▸ **WHAT TO WORK ON**: Extend the text on state film tax breaks, picking up after its final sentence.

▸ **TEXT PASSAGE**:

You and I know the answer to that: producers, big movie companies and stars like Cameron Diaz and Angelina Jolie who, for some bizarre reason, command millions and millions of dollars per picture.

Many states are hoping to grab a piece of the movie pie, even as their budgets are crumbling. Lawmakers seem focused on handing out tax breaks to woo production of movies and television to their respective state even in the midst of data that suggests that those tax breaks don’t actually benefit the state.

Two of the biggest entertainment centers in the world, New York and California, have pumped literally billions of dollars into the entertainment industry: both states are facing massive deficits this year. And despite throwing tax breaks at Hollywood, states are finding those companies to be fickle: the companies really just chase the money.

Take California for example. The state has spent loads of money to keep the movie industry inside its borders, despite a $24 billion budget deficit this year. The governor of the state even promised an appearance in the Terminator sequel if production remained in California. Nonetheless, the majority of the film was shot in New Mexico. Why? It was cheaper for Warner Brothers.

And California is not alone: states have handed out $1.8 billion in tax breaks and incentives to the entertainment industry over the past two years in an effort to woo business. Forty-one states currently offer some degree of tax break/incentive plan to attract or keep the TV and movie business.

Among them is North Carolina, currently facing a huge budget deficit. The state is introducing new taxes for its citizens all while pushing through new tax breaks targeted at the film and television industry. Will it work? Perhaps. North Carolina has been actively soliciting business from the entertainment industry for years – even since I was a kid. When I was in high school, my school band was chosen to portray a high school band in the movie, Hiding Out. We weren’t naive, we understood that we weren’t the best band out there, we were perhaps the cheapest. But we didn’t care: hailing from a poor county, we were able to use the “donation” from the film company to buy “new to us” uniforms for our band. The film went on to gross $7 million.

Since then, the city has played host to a number of television and movie projects including Dawson’s Creek and Matlock. But questions remain. Would those projects have chosen our town with or without tax breaks? Perhaps. Wilmington is a fairly low cost town with lots of affordable labor and beautiful scenery. That counts for something.

The North Carolina legislature thinks differently. Despite a giant hole in the budget, tax credits for film projects are still very much on the table with the state voting just this week to expand existing breaks. The reported impetus for the urgency? A Miley Cyrus project expected to film in North Carolina moved further south after Georgia offered the production company a better deal – double the tax credits.

As the states duke it out to position themselves as the most attractive place to film, they find themselves as odds with taxpayers who have been charged with the filling the budget gap in the interim. Proponents of the credits argue that the tax breaks will eventually pay for themselves because of the “extra” revenue generated when actors, extras and crew move in, visit their shops and eat at their restaurants (I will say that our albeit brief, weeklong experience was that those folks eat on a closed set, rarely venturing out into town).

Similarly, states argue that production can create new – albeit temporary – jobs for city workers. That’s not always the case: many production companies import a majority of their own sets, caterers, and crew. It is to be expected, quite frankly, since lighting crews, stunt people and other production positions require a level of training and expertise not always easily found.

▸ **DATA LISTING**:
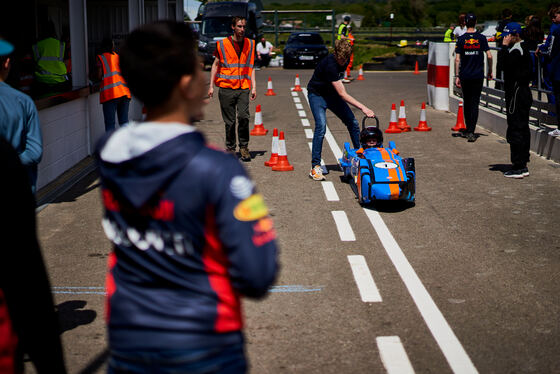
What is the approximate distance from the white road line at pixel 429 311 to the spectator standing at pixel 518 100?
3.64 meters

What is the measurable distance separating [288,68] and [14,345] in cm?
3287

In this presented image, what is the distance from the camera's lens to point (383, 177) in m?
8.97

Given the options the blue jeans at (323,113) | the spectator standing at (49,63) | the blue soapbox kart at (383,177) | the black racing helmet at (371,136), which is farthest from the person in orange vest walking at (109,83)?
the blue soapbox kart at (383,177)

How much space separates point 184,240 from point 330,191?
8.02m

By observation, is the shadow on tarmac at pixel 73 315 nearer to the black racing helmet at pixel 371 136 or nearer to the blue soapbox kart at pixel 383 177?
the blue soapbox kart at pixel 383 177

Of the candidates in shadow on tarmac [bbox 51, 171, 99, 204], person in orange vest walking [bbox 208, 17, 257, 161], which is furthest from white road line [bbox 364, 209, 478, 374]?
person in orange vest walking [bbox 208, 17, 257, 161]

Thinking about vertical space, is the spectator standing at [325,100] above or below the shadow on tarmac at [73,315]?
above

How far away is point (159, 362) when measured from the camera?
228 centimetres

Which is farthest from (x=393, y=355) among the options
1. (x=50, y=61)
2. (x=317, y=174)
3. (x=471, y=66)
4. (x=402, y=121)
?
(x=402, y=121)

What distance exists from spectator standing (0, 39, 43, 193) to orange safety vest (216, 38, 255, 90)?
24.5 feet

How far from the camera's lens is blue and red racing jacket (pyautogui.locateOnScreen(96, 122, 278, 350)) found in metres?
2.23

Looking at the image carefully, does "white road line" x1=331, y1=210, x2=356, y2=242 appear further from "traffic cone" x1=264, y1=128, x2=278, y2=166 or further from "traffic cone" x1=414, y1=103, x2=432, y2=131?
"traffic cone" x1=414, y1=103, x2=432, y2=131

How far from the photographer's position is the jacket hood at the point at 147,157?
225 cm

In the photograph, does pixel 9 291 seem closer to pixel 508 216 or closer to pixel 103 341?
pixel 103 341
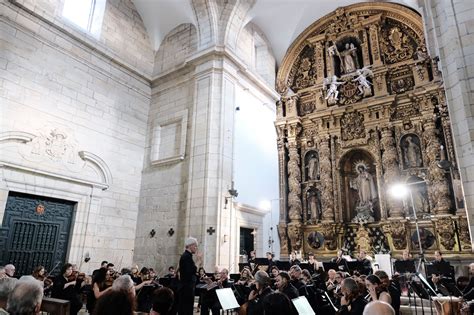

▸ **EXERCISE ANSWER**:
So are the tax breaks paying off? Some states say yes. A recent report by Ernst and Young found that the local and state governments in and around New York City nearly doubled their investment on the entertainment industry, pulling in $1.90 for every $1.00 of tax credits. And New Mexico, which wooed The Terminator 2 away from California and just wrapped Jackie Chan’s The Spy Next Door, offers a slew of tax incentives: Ernst and Young claims that New Mexico brought in $1.50 for each dollar of tax credits they offered. Louisiana, buoyed by the success of The Curious Case of Benjamin Button, has such faith in the potential return on their investments that they recently introduced legislation to implement a more aggressive tax credit for movie and video productions.

Also pushing new aggressive new plans? Ohio, Massachusetts, Georgia and Texas. The legislators in these states are taking a gamble that their investments will work out.

Not all states are so confident. Connecticut has reported a loss on each dollar of investment in the industry. A recent bipartisan committee in the Michigan senate showed that the state was stung by huge losses as a result of its tax credit initiative: in particular, the refundable nature of their tax credit resulted in the state actually paying companies who reported a loss. And Wisconsin is actually looking for a way out of the tax credit incentives that they had promised before as the state grapples with finding a way to pay its bills.

Pennsylvania is also re-assessing its stance on film credits as it finds itself in a budget crisis. Successful projects recently filmed in the state include Baby Momma and Marley and Me. Proponents of expanding the credit point to those films as indicative of a pattern of growth in the area. However, opponents are quick to point to figures that show a net growth of less than $5 million after taking into consideration all related industries. Those same opponents argue that level of growth could have been generated through investing in long-term industry projects in the state – or by cutting tax for all businesses.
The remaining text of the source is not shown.